To start the backup, I’m running a “restic backup …” command: will this always return an error in such a case? Or do you recommend to add a “restic check …” command after the backup each time to be sure everything went fine?

Btw, my experiences with restic are really great so far! Using it on Windows Server machines from Powershell scripts.

Thanks in advance!

If a backup is interrupted you can just restart it - restic will only upload the parts of the data that hasn’t already been uploaded.

When restic finishes a backup, it will tell you that it created a snapshot, and what the new snapshot’s ID is. I would scan the output for this information and only conclude that the backup has been finished when I find that information. That should be enough, no need to run a check just to know if a backup finished, that will be expensive in the long run.

@rawtaz Thanks for the info - didn’t know you can just restart it!

ATM I’m checking restic’s exit code: if it’s non-zero I’m considering the backup as failed. Would that be enough? I can add a regex match on the output to find the snapshot id too if it’s needed.

Yes, if it’s not zero you can restart.

1 Like

Thanks for the reply’s, I did more testing yesterday and my findings about backup resiliency are very good:

  • if your internet connection suddenly drops, restic keeps retrying and recovers automatically
  • if your backup source disappears during backup, restic stops; restarting backup after reconnecting backup source didn’t continue where it left off but it nicely backed up again; (duplicate) data blobs already written were removed with prune

All together a very good and resilient backup tool!

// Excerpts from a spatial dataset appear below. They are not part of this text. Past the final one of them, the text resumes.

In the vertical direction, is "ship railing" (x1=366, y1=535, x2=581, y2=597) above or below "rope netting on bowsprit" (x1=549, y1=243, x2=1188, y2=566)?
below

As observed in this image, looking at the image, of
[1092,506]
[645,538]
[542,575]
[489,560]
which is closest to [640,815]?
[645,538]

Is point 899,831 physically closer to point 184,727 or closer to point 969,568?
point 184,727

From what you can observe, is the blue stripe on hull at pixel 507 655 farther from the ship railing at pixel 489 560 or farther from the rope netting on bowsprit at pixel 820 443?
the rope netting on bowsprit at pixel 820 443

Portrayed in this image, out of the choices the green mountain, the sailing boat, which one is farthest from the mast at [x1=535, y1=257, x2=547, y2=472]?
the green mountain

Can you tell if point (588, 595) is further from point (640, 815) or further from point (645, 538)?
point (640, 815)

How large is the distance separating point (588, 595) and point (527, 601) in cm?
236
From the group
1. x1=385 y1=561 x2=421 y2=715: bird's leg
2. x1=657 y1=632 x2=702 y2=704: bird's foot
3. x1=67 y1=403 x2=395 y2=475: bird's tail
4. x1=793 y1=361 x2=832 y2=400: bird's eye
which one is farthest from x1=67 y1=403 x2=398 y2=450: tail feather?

Btw, adding the --json option for the restic backup command would be very handy (i.e. adding the ability to run it non-interactively using a script). The --json option already works for the snapshots and stats command, which is very powerful for scripting.

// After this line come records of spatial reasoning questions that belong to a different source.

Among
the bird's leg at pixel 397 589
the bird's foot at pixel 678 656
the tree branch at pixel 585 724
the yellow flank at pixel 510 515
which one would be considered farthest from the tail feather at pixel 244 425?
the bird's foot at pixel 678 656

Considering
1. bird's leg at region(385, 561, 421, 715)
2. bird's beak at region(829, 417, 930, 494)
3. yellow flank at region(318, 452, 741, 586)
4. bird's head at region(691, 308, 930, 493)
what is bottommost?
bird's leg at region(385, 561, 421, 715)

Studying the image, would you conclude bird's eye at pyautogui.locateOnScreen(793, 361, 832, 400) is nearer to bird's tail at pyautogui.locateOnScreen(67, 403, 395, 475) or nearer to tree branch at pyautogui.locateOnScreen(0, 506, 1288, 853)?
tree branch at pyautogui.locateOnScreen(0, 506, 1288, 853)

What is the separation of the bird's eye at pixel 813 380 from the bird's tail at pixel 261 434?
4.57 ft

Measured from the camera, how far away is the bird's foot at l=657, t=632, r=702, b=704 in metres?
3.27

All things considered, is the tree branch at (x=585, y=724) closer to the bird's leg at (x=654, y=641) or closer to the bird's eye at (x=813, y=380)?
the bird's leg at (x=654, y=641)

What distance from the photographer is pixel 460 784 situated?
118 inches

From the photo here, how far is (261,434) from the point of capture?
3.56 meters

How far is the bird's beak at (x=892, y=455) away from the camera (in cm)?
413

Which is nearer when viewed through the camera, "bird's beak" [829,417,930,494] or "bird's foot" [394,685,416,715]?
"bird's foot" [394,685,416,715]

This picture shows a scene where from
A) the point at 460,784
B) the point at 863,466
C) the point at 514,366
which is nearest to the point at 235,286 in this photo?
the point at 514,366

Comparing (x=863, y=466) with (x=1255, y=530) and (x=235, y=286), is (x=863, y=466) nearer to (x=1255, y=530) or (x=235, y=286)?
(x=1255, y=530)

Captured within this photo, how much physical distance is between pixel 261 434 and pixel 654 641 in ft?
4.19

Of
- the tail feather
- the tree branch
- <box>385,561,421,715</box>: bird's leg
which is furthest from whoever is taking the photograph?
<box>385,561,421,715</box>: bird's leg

Since restic 0.9.5 the --json flag is actually supported by the backup command and produces a stream of json messages.

It’s generally recommended to run the check command from time to time to ensure that no data corruption (e.g. due to hardware problems) has sneaked in.

Just trying to understand the behavior here. Is there any confirmation when you restart a backup (say after a Ctrl-C) that it is restarting an aborted one? When I do that it just looks like it is starting from the beginning. Also does it hold a lock on the repo for an aborted backup? When I try to run a check on it has a fatal error that there is a previous lock on it.

It is not re-starting or continuing the previous backup - it has no knowledge of it.

It does a new backup run, but will find that some of the data was already uploaded, and not upload that again. It will scan files the same way, but simply not upload the blocks what were already uploaded.

It’s possible that there’s an old lock that was never deleted. To remove it, you can simply run the restic unlock command (with appropriate flags for your repository, of course).

2 Likes

It is not re-starting or continuing the previous backup - it has no knowledge of it.

Ok I see. Perhaps that would be a nice feature to add. I.e. in the best case some sort of progress file is written that lets future backups start from where the last one left off. Duplicacy has this feature. An interrupted backup doesn’t have to restart from the beginning.

I can see it being pretty difficult and slow if you were trying to backup something large to a remote repository and the connection kept failing and it has to redo everything. Its nice that it won’t have to actually send data it already sent though.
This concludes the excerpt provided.